A Swift toolkit that converts Wikipedia biography articles into standards-compliant GEDCOM 7.0 genealogy files. The toolkit ships in three forms that share the same parsing engine:
| Tool | What it is |
|---|---|
| Wikipedia to GEDCOM (macOS app) | Point-and-click GUI — paste Wikipedia URLs, review and edit all parsed data, then export |
| Wikipedia to GEDCOM (iPadOS app) | Same editor experience on iPad — touch-friendly URL bar, exports via iOS document picker |
| WikipediaScraper (CLI tool) | Scriptable command-line tool — batch processing, automation, advanced options |
Option A — Xcode (recommended for debugging and development)
git clone https://github.com/psteinauer/WikipediaScraper.git
cd WikipediaScraper
make xcode # opens WikipediaScraper.xcworkspace in XcodeSelect the Wikipedia to GEDCOM (macOS) scheme, choose your Mac as the run destination, and press Run (⌘R).
Option B — command-line release build
git clone https://github.com/psteinauer/WikipediaScraper.git
cd WikipediaScraper
make app-release
# app lands at: build/Build/Products/Release/WikipediaScraperApp.app
cp -r build/Build/Products/Release/WikipediaScraperApp.app /Applications/On first launch macOS may show an unidentified-developer warning — right-click → Open → Open to dismiss it once.
- Paste Wikipedia URLs into the address bar at the top.

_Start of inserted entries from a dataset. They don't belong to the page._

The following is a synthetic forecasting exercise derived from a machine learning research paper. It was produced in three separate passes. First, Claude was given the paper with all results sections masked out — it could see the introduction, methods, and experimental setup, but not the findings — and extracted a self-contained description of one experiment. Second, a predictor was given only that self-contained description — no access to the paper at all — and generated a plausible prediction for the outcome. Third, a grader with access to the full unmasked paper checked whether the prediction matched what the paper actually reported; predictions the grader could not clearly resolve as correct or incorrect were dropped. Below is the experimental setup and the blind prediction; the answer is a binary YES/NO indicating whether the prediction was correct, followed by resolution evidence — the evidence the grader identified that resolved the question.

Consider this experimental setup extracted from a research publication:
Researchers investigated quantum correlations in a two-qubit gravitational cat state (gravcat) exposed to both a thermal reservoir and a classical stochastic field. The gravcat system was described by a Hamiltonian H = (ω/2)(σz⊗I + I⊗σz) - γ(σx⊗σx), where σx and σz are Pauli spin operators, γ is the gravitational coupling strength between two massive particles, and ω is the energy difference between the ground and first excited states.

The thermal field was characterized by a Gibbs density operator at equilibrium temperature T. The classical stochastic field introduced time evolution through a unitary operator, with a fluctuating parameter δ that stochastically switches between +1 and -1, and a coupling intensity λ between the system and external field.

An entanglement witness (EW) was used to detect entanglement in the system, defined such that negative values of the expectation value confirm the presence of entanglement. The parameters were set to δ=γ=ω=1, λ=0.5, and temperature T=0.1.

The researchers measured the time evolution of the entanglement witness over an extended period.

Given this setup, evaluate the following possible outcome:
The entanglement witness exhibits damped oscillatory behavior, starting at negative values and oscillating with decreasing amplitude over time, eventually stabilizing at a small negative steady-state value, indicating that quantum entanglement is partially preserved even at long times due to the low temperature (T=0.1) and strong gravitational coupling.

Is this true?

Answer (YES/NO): NO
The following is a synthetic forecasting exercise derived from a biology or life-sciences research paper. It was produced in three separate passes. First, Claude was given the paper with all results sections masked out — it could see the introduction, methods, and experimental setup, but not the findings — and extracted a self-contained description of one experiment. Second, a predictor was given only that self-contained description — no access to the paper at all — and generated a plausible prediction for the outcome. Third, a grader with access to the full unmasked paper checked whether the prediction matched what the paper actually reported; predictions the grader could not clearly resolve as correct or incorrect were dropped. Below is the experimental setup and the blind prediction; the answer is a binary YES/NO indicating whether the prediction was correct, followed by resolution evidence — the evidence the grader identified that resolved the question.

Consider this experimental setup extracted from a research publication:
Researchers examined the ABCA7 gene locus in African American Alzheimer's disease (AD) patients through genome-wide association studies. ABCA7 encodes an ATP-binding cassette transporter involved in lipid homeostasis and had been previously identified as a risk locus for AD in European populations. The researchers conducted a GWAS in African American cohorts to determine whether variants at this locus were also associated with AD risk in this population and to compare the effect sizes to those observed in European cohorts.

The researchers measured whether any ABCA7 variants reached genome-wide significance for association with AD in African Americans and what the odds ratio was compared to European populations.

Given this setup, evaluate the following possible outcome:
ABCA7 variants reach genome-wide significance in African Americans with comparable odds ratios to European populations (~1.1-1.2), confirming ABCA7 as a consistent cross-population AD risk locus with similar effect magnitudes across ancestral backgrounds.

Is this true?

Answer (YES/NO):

Each URL becomes a chip; add as many people as you like, then press ⌘↩ (or click the fetch button) to load them all at once. The app fetches automatically when a URL is added if no fetch is already running.
- The app fetches each article, parses the infobox, and populates all fields. Fetched people appear in the People list in the sidebar. On launch, if URLs are saved from a previous session and the people list is empty, the app re-fetches all URLs automatically.
- Set fetch options in the sidebar panel before (or after) fetching:
- AI Analysis — enriches data with Claude AI (requires an Anthropic API key).
- Notes — appends Wikipedia article sections as GEDCOM NOTE records.
- All Images — downloads every article image into the ZIP export.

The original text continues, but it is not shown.